In January 2019, the Faqiri family filed a 14.3-million-dollar lawsuit at the Ontario Superior Court of Justice for “excessive force.”
The lawsuit is intended to uncover the truth about what happened to Soleiman, why it happened, and ensure that it won’t happen to others in the future.
The lawsuit claims that Soli’s charter rights were breached, that there was battery amounting to intentional physical harm, negligence, abuse of public office, false imprisonment, a breach of duty of care, and the infliction of psychiatric damage.
In response, the province filed a statement defending the Ministry of Community Safety and Correctional Services and denying that any of its staff used “unauthorized force” on Soleiman.
The lawsuit takes aim at the Ministry of Community Safety and Correctional Services, the superintendent of the Central East Correctional Centre and seven individual correctional staff members.
The lawsuit also addresses the failure of the Kawartha Lakes police to interview John Thibeault, a former inmate who had witnessed Soli’s beating and death from his cell across the hall: “The plaintiffs understand that the information that eluded the [Kawartha police] was, in fact, the evidence of an eyewitness to Soleiman’s death whom police neglected to interview despite being aware of him.”

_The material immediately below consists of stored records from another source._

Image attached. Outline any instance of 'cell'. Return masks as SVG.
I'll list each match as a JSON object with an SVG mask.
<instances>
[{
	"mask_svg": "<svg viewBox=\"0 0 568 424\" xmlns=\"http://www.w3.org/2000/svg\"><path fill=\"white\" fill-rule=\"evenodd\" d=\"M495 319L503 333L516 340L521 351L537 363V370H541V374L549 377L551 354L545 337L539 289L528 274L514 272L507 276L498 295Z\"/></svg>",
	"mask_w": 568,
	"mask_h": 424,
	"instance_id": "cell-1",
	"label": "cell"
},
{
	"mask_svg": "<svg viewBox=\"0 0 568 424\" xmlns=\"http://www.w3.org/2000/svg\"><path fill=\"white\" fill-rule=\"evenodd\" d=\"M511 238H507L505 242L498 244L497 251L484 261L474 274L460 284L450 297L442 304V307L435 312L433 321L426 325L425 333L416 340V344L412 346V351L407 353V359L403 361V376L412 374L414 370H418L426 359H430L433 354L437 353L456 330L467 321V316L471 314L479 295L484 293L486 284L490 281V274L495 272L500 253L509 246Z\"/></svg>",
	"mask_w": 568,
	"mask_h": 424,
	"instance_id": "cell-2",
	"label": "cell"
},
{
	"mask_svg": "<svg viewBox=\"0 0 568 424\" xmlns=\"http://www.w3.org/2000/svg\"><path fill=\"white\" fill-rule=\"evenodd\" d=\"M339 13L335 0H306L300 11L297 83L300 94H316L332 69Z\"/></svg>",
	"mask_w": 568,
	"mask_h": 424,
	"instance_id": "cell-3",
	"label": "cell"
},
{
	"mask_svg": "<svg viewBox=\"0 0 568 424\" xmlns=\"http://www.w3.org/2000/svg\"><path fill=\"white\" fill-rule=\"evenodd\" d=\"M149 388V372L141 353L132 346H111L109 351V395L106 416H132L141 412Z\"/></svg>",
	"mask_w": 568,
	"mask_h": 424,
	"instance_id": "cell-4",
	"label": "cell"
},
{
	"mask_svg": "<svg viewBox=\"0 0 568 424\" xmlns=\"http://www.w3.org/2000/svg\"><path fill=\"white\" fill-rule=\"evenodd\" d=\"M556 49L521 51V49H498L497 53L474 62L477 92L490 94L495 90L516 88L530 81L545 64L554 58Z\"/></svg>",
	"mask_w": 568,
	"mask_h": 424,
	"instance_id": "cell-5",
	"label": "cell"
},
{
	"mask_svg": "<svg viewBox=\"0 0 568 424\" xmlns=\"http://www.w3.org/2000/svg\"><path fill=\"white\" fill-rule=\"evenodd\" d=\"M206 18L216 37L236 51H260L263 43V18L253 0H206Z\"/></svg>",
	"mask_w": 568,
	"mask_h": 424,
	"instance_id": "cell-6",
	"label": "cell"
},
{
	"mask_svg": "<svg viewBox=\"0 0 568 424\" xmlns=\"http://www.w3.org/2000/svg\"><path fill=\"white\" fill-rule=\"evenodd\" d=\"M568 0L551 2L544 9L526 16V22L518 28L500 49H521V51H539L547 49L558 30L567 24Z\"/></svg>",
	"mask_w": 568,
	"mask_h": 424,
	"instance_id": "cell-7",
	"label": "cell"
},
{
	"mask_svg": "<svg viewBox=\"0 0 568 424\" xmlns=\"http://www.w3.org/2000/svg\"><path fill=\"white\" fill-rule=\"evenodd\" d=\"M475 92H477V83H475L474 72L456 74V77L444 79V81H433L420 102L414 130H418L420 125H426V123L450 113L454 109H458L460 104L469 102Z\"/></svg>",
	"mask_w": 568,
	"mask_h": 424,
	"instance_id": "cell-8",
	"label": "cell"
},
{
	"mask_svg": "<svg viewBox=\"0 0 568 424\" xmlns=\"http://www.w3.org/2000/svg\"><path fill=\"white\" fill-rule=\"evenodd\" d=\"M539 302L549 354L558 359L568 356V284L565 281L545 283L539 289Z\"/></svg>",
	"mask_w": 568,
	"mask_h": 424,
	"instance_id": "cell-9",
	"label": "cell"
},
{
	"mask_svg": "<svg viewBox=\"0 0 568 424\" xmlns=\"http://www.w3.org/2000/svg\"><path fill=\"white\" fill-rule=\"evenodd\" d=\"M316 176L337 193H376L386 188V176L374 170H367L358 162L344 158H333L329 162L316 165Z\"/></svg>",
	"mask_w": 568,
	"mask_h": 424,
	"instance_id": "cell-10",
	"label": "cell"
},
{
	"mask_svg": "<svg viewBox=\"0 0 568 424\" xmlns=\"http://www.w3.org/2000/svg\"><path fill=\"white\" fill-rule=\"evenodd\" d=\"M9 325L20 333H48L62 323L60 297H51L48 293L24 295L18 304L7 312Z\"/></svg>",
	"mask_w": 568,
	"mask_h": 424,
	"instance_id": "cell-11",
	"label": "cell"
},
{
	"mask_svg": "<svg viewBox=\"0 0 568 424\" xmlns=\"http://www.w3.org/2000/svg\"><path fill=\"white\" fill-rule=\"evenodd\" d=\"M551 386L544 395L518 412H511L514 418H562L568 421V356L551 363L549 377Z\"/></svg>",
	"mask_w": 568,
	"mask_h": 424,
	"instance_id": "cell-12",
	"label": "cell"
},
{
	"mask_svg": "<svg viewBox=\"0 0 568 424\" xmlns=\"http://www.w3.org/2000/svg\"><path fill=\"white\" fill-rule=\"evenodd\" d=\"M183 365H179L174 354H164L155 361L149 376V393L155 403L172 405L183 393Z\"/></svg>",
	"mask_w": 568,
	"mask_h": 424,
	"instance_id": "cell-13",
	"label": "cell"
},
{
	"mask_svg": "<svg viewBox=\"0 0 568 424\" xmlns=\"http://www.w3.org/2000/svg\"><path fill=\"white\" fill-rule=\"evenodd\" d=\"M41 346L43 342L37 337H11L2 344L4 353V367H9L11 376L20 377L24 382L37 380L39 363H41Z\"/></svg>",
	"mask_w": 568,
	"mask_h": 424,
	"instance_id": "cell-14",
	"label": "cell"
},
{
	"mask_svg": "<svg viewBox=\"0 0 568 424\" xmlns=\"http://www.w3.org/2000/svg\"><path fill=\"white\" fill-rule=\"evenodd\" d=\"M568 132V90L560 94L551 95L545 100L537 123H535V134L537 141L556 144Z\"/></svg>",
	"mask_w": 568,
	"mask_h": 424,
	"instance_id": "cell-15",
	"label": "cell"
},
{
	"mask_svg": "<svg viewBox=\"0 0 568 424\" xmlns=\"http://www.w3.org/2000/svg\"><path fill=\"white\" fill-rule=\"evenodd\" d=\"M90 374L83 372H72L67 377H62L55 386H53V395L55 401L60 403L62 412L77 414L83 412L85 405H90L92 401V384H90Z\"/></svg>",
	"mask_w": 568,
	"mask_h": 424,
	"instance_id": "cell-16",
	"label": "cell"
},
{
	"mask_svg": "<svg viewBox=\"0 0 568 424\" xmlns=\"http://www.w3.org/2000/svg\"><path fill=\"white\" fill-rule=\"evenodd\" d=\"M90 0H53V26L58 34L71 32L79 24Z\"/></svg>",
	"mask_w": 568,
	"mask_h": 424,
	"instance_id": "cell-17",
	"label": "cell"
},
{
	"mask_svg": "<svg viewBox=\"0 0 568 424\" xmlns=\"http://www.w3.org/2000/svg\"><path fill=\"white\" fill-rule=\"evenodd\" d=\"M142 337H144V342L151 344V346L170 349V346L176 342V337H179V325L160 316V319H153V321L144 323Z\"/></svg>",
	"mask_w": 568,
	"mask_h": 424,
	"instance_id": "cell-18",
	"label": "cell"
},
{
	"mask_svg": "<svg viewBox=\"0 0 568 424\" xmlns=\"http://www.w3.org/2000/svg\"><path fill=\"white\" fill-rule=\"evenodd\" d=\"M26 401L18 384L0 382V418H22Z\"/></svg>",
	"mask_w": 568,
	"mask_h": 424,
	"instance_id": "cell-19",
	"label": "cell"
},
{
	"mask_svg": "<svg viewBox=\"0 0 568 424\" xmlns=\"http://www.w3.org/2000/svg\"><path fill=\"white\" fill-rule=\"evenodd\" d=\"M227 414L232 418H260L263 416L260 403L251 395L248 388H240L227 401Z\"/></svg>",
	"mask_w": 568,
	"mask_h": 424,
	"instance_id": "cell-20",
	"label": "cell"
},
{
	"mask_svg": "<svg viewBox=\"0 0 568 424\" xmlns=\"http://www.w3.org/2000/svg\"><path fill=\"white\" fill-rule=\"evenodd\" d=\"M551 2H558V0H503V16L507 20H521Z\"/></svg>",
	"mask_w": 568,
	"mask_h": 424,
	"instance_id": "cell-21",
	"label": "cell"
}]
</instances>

This is not the first civil lawsuit in response to the death of a Canadian under government care. In October 2009, the family of Ashley Smith launched an $11-million wrongful death lawsuit against the Correctional Service of Canada. Although it was settled out-of-court in 2011, the lawsuit brought even more attention to the death of Ashley Smith, leading to an even stronger push to end the use of segregation against mentally ill prisoners. In 2017, the federal Public Safety Minister invoked the Ashley Smith case as the Liberal government introduced C-56, a bill to eventually bring a 15-day limit to solitary confinement in federal prisons.